SBBTS: A Unified Schr\"odinger-Bass Framework for Synthetic Financial Time Series
Alexandre Alouadi, Gr\'egoire Loeper, C\'elian Marsala, Othmane Mazhar, Huy\^en Pham

TL;DR
SBBTS introduces a unified diffusion framework that jointly models drift and volatility in financial time series, improving synthetic data quality and forecasting performance.
Contribution
The paper proposes the Schr"odinger-Bass Bridge for Time Series (SBBTS), extending Schr"odinger-Bass to multi-step series for better joint drift and volatility modeling.
Findings
SBBTS accurately recovers stochastic volatility and correlation in the Heston model.
Synthetic data generated by SBBTS enhances forecasting accuracy and Sharpe ratio.

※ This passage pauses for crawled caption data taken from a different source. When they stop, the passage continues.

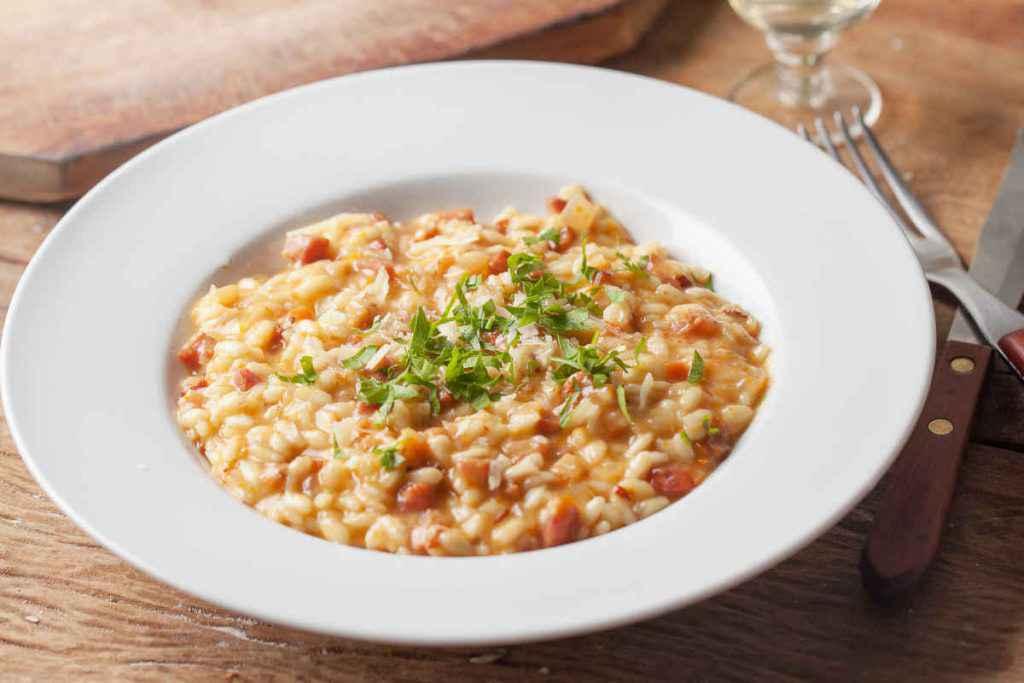 porzione di risotto alla salsiccia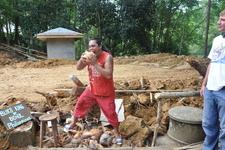 Кокосовый король - разрывает кокос ЗУБАМИ за 1 минуту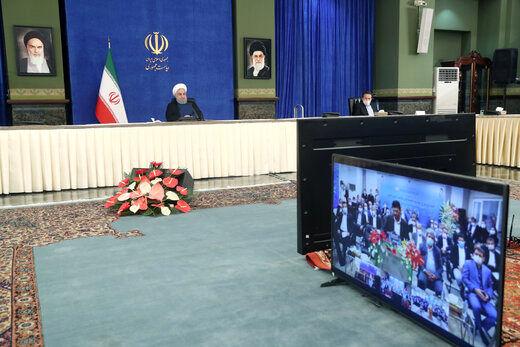 روحانی: شنبههای مقاومت و پنجشنبههای تولید را به دشمن نشان میدهیم/ در حال عبور از پیک کرونا هستیم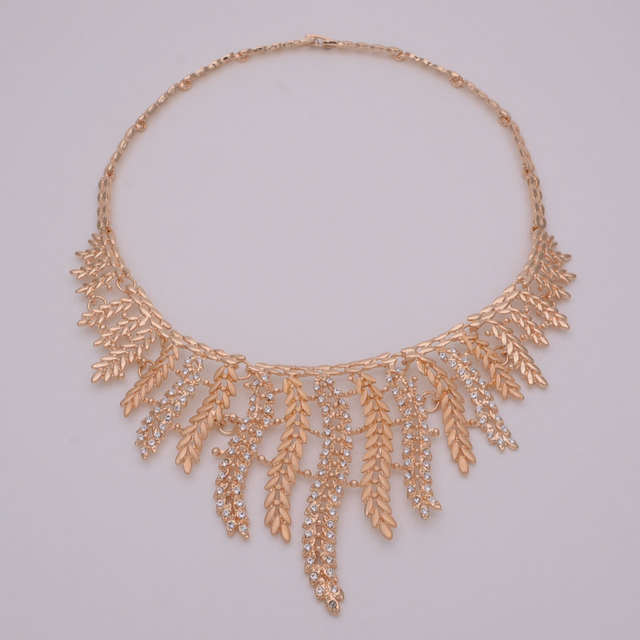 ffe3e9481716d Fashion Bridal Jewelry Sets for Women Dubai Gold Coin Jewellery Wedding  Necklace Earrings African Beads Jewelry Set J340
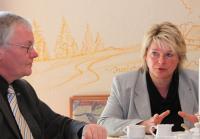 Franka Hitzing bei einer Diskussion in Tabarz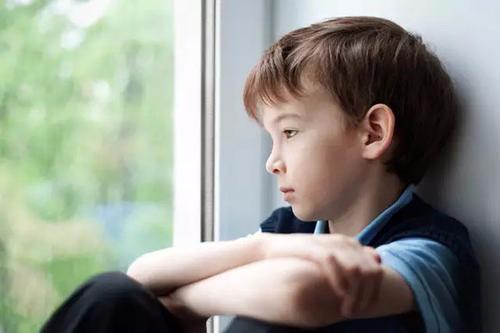 宝宝趴窗边一动不动的原因 宝宝的教育从何时开始?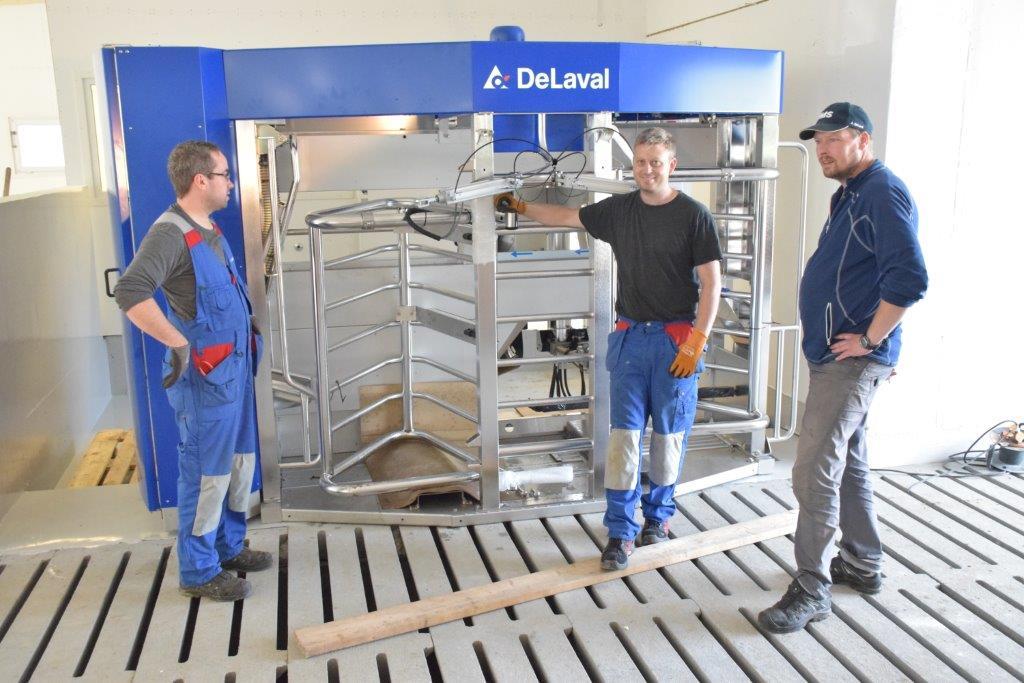 Mjølkeroboten er omtrent på plassen sin - no startar monteringa.  Frå venstre Arve Betten, Lars Ottar Lyhammer og Olav Halle
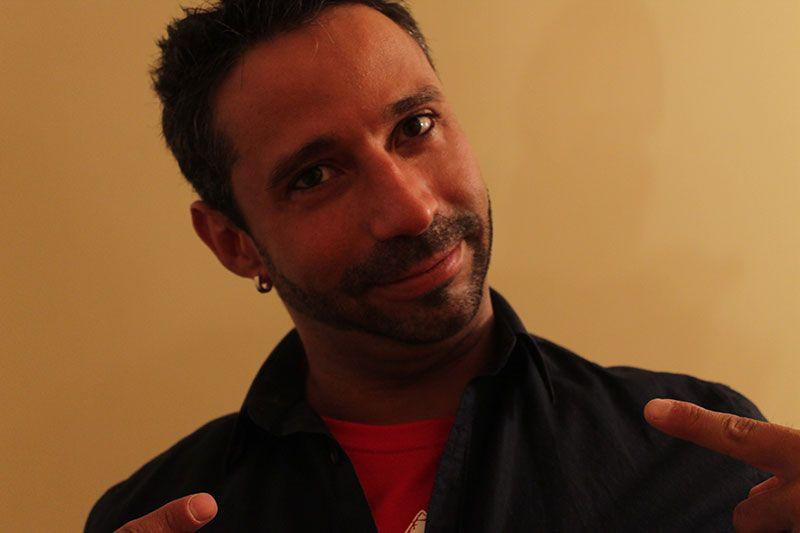 Rubén Lara usando Camisetas Interiores Rojas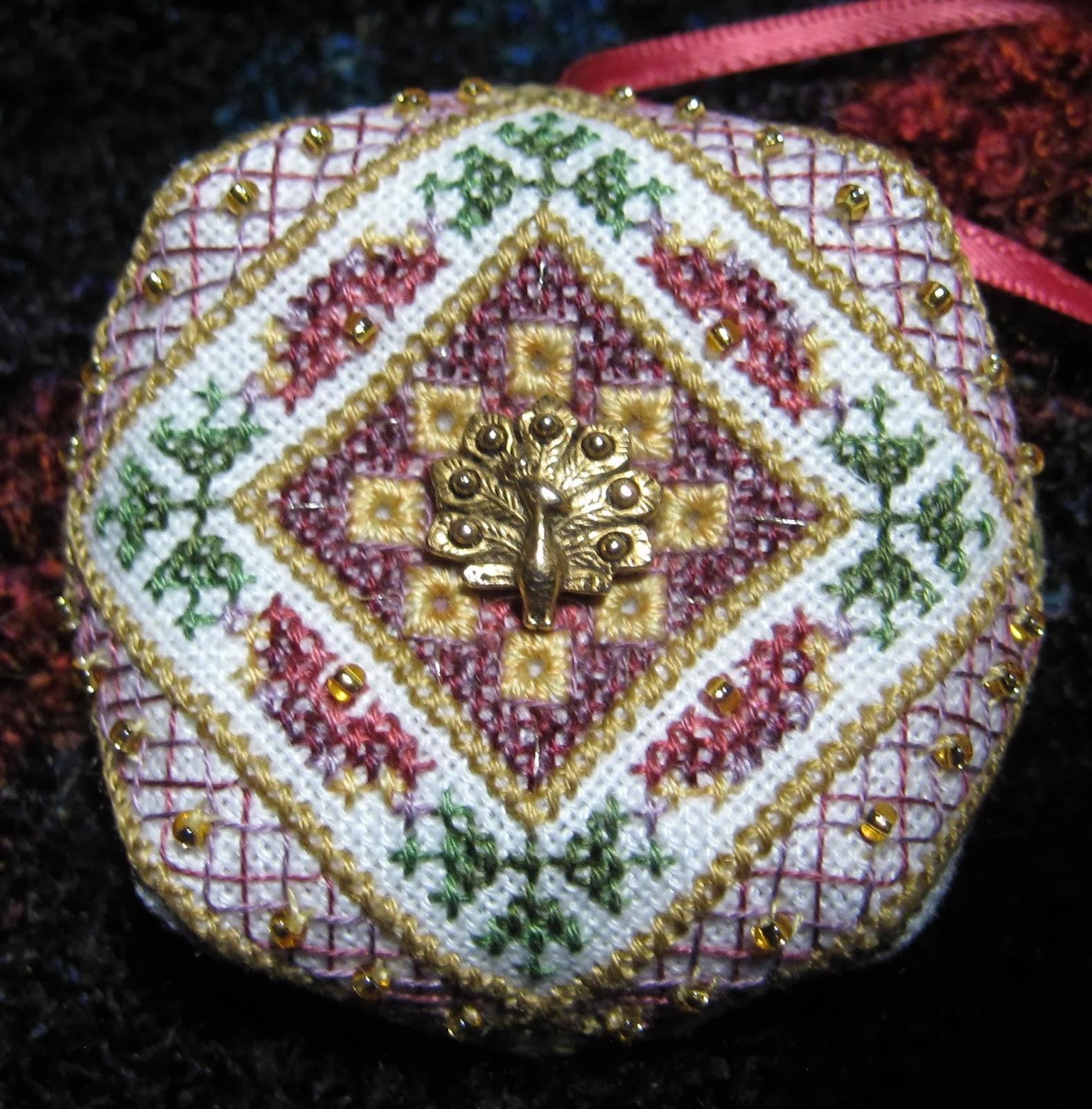 http://4.bp.blogspot.com/-zS9SkSTnUeI/UusW_TZINUI/AAAAAAAABcQ/pzVJVmcx0EI/s1600/TW-Peacock+Tapestry+Orn.+Biscornu.JPG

SBBTS outperforms prior methods in capturing key financial time series features.
Abstract
We study the problem of generating synthetic time series that reproduce both marginal distributions and temporal dynamics, a central challenge in financial machine learning. Existing approaches typically fail to jointly model drift and stochastic volatility, as diffusion-based methods fix the volatility while martingale transport models ignore drift. We introduce the Schr\"odinger-Bass Bridge for Time Series (SBBTS), a unified framework that extends the Schr\"odinger-Bass formulation to multi-step time series. The method constructs a diffusion process that jointly calibrates drift and volatility and admits a tractable decomposition into conditional transport problems, enabling efficient learning. Numerical experiments on the Heston model demonstrate that SBBTS accurately recovers stochastic volatility and correlation parameters that prior Schr\"odingerBridge methods fail to capture.…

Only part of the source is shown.